L’avenir de Dilma Rousseff à la tête du Brésil ne tient plus qu’à un fil. Les députés brésiliens ont ouvert dimanche la voie d'une destitution de la présidente de gauche par le Sénat à une écrasante majorité. S’il reste encore plusieurs étapes majeures pour voir Dilma Rousseff être définitivement écartée du pouvoir, le Brésil traverse la plus grave crise politique de son histoire récente.  

Pour Alfredo Valladao, professeur à Sciences-Po Paris, "on se retrouve devant un pays où tout le système politique est en train de s’effondrer". "Il y a un parti des travailleurs (le parti au gouvernement) jugé par une opposition elle aussi totalement corrompue. On est devant une grande crise, et on ne sait pas où cela va nous mener", a analysé le président du Conseil Consultatif de l’Association EUBrasil (Union Européenne-Brésil), interrogé lundi sur Europe 1.

"Dilma Rousseff paye son arrogance". "Cette procédure de destitution n’est pas tombée du ciel.
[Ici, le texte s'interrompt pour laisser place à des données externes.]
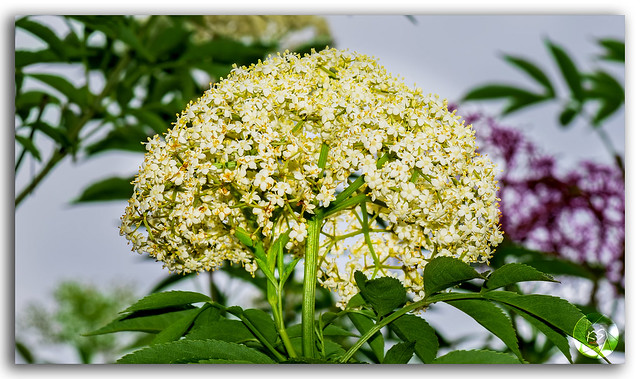 The aromatic Angelica Sylvestris (Lyall's Angelica) flower!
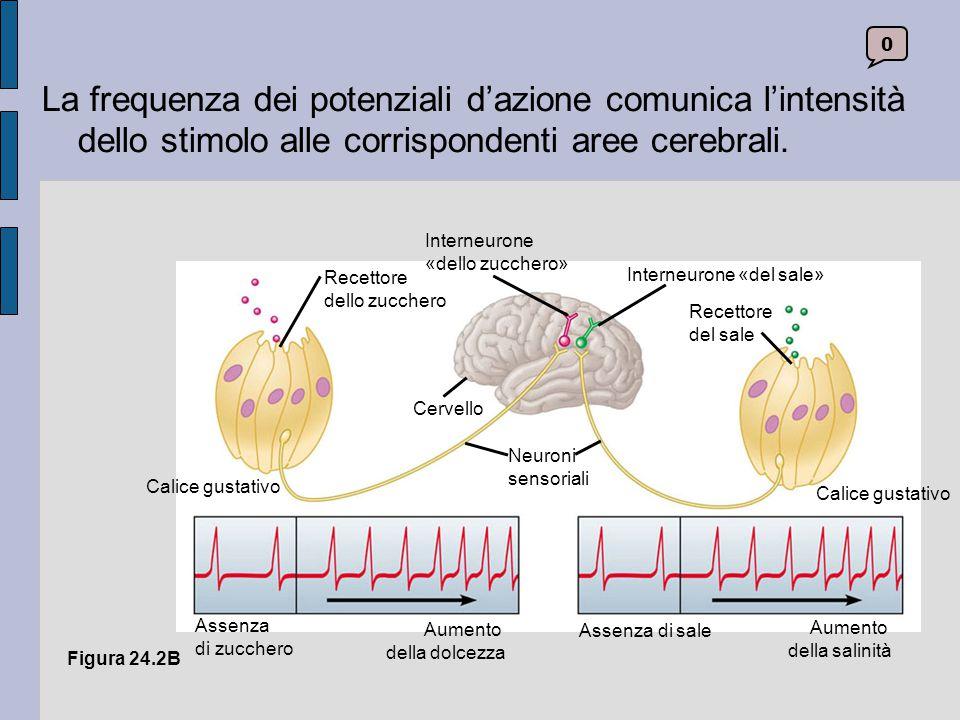 La frequenza dei potenziali d'azione comunica l'intensità dello stimolo alle corrispondenti aree cerebrali.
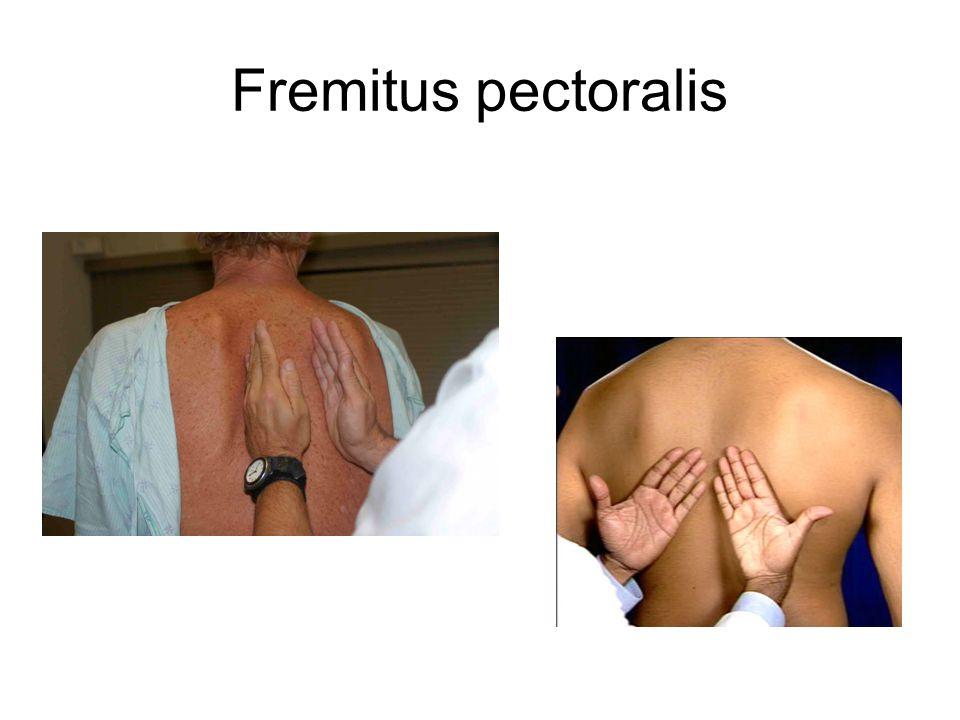 Fremitus pectoralis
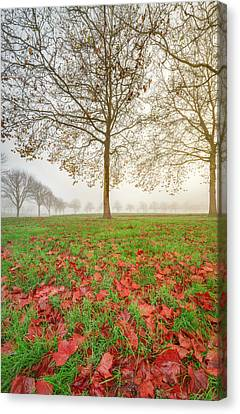 Canvas Print featuring the photograph Autumn Leaves Near To Far Super High Resolution by William Lee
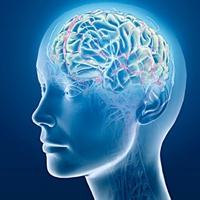 Nörobik İle Beyninizi Zinde Ve Genç Tutun!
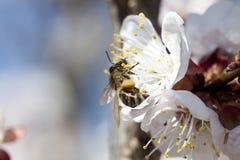 Honey bee on flower Stock Photos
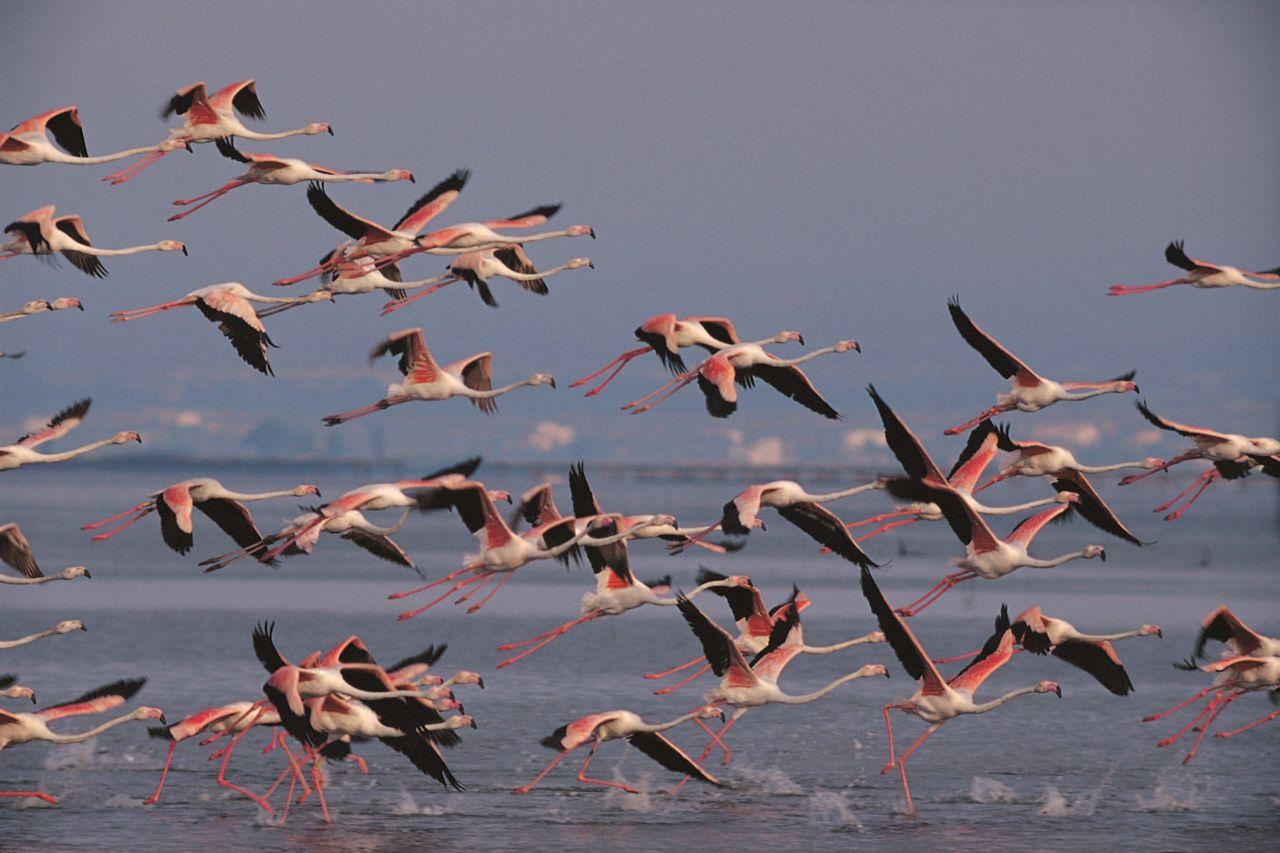 Flamingos im Ebrodelta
Les choses ont changé lors des deux dernières années de Lula. Quand Dilma est entrée en poste, l’économie était déjà très mal en point. Il y a ensuite eu quatre ans de grosse crise économique, avec du chômage et de l’inflation. Il y a eu des scandales terrifiants de corruption", a poursuivi Alfredo Valladao, avant de pointer du doigt l’attitude du gouvernement face à ces nombreuses affaires.

"Le gouvernement, au lieu de faire amende honorable, traite ceux qui les critiquent de putschistes. Dilma Rousseff paye son arrogance et celle du parti des travailleurs, qui pensaient avoir le droit de tout faire grâce à leur légitimité électorale. Mais à un moment les Brésiliens ont dit non. Dans l’opinion publique, près de deux tiers sont en faveur de la destitution, et on continue de dire que c’est un coup d’Etat. C’est absurde", a conclu le professeur.